ML algorithms comparison shows NeuronDB provides 52 algorithms including Random Forest, XGBoost, LightGBM, CatBoost, SVM, KNN, Decision Trees, Naive Bayes, Neural Networks, K-means, DBSCAN, GMM, and PCA. pgvector provides no ML algorithms. pgvectorscale provides no ML algorithms. pgai provides no ML algorithms. PostgresML provides XGBoost, LightGBM, sklearn suite, and Linear/Logistic Regression.

Background workers comparison shows NeuronDB provides four production workers. pgvector provides no background workers. pgvectorscale provides no background workers. pgai provides no background workers. PostgresML provides no background workers.

RAG pipeline comparison shows NeuronDB provides a complete in-database RAG pipeline. pgvector provides no RAG pipeline. pgvectorscale provides no RAG pipeline. pgai provides partial RAG using external APIs. PostgresML provides partial RAG using Python.

Quantization comparison shows NeuronDB supports FP16, INT8, and Binary quantization with 2x to 32x compression. pgvector supports binary quantization only. pgvectorscale supports binary quantization only. pgai provides no quantization. PostgresML provides no quantization.

Implementation comparison shows NeuronDB is implemented in pure C. pgvector is implemented in pure C. pgvectorscale is implemented in pure C. pgai is implemented in Rust and SQL. PostgresML is implemented in Python and C.

GPU support comparison shows NeuronDB supports CUDA, ROCm, and Metal with native C/C++ implementation. pgvector provides no GPU support. pgvectorscale provides no GPU support. pgai provides no GPU support. PostgresML provides CUDA support via Python which adds overhead.

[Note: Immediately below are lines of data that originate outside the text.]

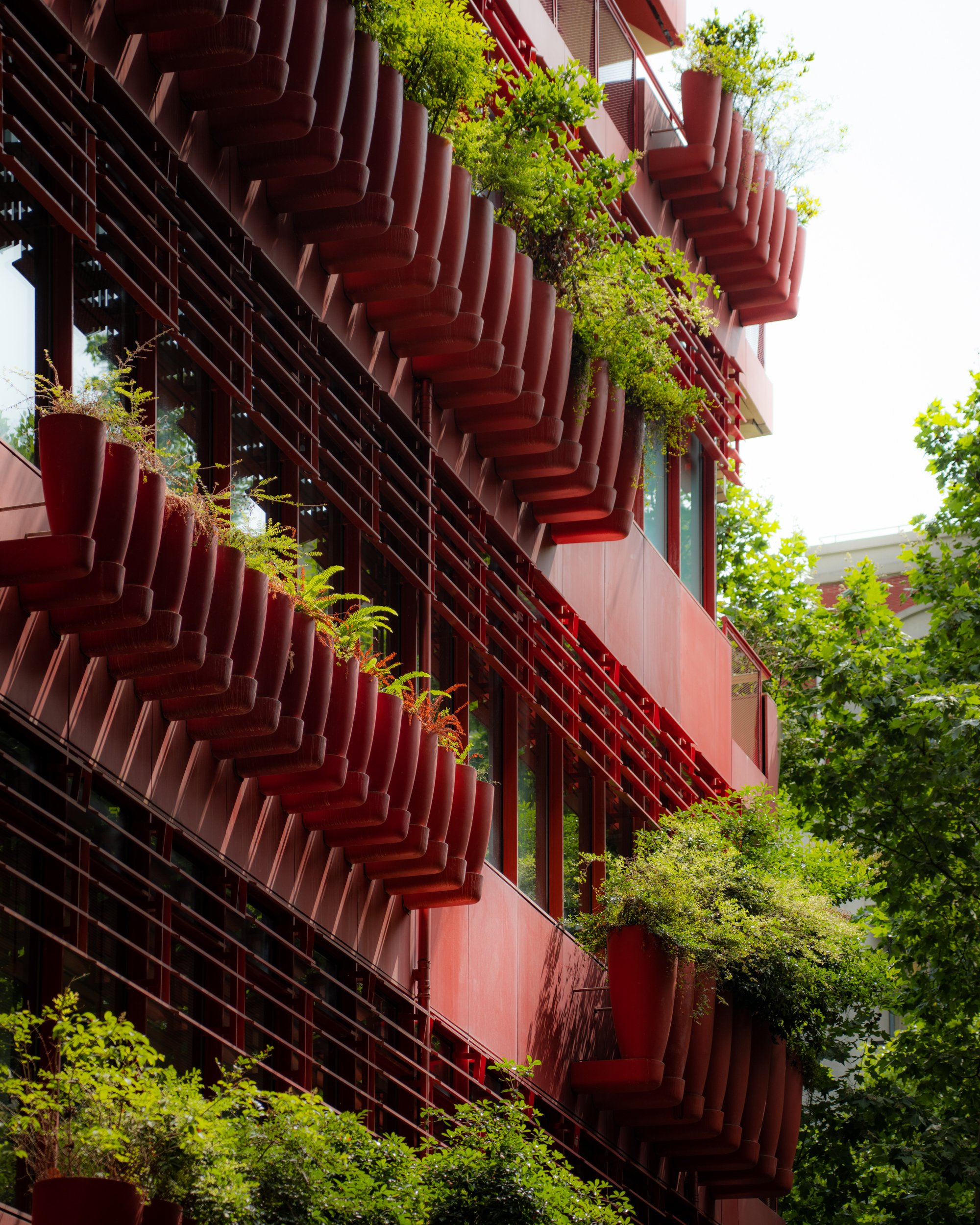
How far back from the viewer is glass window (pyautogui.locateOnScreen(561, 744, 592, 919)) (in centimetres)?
1834

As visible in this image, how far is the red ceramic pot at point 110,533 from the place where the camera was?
30.4ft

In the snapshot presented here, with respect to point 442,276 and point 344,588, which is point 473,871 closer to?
point 344,588

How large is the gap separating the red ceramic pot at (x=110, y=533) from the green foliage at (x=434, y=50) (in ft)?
15.9

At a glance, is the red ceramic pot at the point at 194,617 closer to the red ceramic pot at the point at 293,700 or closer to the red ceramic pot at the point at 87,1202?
the red ceramic pot at the point at 293,700

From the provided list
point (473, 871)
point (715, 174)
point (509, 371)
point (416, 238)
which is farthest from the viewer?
point (715, 174)

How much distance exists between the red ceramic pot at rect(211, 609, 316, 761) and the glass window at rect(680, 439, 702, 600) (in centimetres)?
1206

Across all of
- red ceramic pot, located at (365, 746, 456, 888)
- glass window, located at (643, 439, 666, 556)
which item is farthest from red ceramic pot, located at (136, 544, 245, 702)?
glass window, located at (643, 439, 666, 556)

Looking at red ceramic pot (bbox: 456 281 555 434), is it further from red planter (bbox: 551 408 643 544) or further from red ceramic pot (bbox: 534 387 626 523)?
red planter (bbox: 551 408 643 544)

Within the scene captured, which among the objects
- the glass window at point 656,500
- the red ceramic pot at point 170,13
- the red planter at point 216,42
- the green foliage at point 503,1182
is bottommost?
the green foliage at point 503,1182

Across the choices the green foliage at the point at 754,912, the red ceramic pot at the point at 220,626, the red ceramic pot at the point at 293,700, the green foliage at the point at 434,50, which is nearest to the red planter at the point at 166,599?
the red ceramic pot at the point at 220,626

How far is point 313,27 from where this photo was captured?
11.6 m

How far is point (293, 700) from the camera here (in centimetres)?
1107

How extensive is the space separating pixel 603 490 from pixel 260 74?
6.40 m

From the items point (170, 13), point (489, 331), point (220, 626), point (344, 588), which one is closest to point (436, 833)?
point (344, 588)
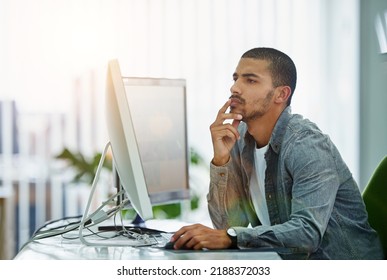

PostgreSQL version support shows NeuronDB supports versions 16, 17, and 18. pgvector supports versions 12 through 18. pgvectorscale supports versions 15 through 18. pgai supports versions 16 through 18. PostgresML supports versions 14 through 16.

Vector types comparison shows NeuronDB provides five vector types: vector, vectorp, vecmap, vgraph, and rtext. pgvector provides one vector type. pgvectorscale provides one vector type. pgai uses pgvector types. PostgresML uses pgvector types.

Distance metrics comparison shows NeuronDB supports 10 or more metrics including L2, Cosine, Inner Product, Manhattan, Hamming, Jaccard, Chebyshev, Minkowski, Canberra, and Braycurtis. pgvector supports three metrics: L2, Cosine, and Inner Product. pgvectorscale supports three metrics. pgai uses pgvector metrics. PostgresML uses pgvector metrics.

SQL functions comparison shows NeuronDB provides 665+ SQL functions. pgvector provides approximately 20 functions. pgvectorscale provides approximately 30 functions. pgai provides approximately 15 functions. PostgresML provides approximately 50 functions.

Performance comparison shows NeuronDB achieves 100,000 or more queries per second with GPU acceleration. pgvector achieves 10,000 to 50,000 queries per second. pgvectorscale achieves 50,000 to 100,000 queries per second. pgai performance is limited by API overhead. PostgresML achieves 5,000 to 20,000 queries per second due to Python overhead.

Dependencies comparison shows NeuronDB has zero dependencies with pure C implementation and optional ONNX. pgvector has zero dependencies with pure C. pgvectorscale has zero dependencies with pure C. pgai requires Rust runtime. PostgresML requires Python and ML libraries.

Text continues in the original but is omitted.